■ EXTRACT:
BEGIN

Identification of Key Pathways and Genes in the Orai2 Mediated Classical and Mesenchymal Subtype of Glioblastoma by Bioinformatic Analyses

Abstract EN

Background.

Ca2+ release-activated Ca2+ channels (CRAC) are the main Ca2+ entry pathway regulating intracellular Ca2+ concentration in a variety of cancer types.

Orai2 is the main pore-forming subunit of CRAC channels in central neurons.

To explore the role of Orai2 in glioblastoma (GBM), we investigated the key pathways and genes in Orai2-mediated GBM by bioinformatic analyses.

Methods.

Via The Cancer Genome Atlas (TCGA), French, Sun, and Gene Expression Omnibus (GEO) (GDS3885) datasets, we collected 1231 cases with RNA-seq data and analyzed the functional annotation of Orai2 by gene ontology (GO) and Kyoto Encyclopedia of Genes and Genomes (KEGG) pathway analysis.

Univariate and multivariate survival analyses were applied to 823 patients with survival data.

Results.

We discovered that Orai2 was markedly upregulated in GBM compared to normal brain samples and lower-grade gliomas (LGG).

Survival analysis found that higher expression of Orai2 was independently associated with a worse prognosis of patients with the classical and mesenchymal subtypes of GBM.

END

Scene geometry reasoning data

BEGIN

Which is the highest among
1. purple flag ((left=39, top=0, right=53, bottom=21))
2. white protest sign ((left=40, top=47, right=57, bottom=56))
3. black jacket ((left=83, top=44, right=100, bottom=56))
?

END

■ WHAT YOU NEED TO DO:
(A) According to the Orai2 glioblastoma abstract, how many patients with survival data received univariate and multivariate survival analyses?
(B) Extend the Orai2 glioblastoma abstract, starting after its last sentence.

■ ANSWERS FOR THE TASKS:
(A) 823 patients.

(B)
Simultaneously, Orai2 expression was higher in tumors of the classical and mesenchymal subtypes than other subtypes and was significantly correlated with classical- and mesenchymal-related genes.

GO and KEGG pathway analysis revealed that genes significantly correlated with Orai2 were involved in the JNK pathway.

Through screening transcriptomic data, we found a strong association between Orai2 and apoptosis, stemness, and an epithelial-mesenchymal transition- (EMT-) like phenotype.

Conclusion.

As a prognostic factor, Orai2 is obviously activated in the classical and mesenchymal subtypes of GBM and promotes glioma cell self-renewal, apoptosis, and EMT-like by the JNK pathway.

These findings indicate that Orai2 could be a candidate prognostic and therapeutic target, especially for the classical and mesenchymal subtypes of GBM.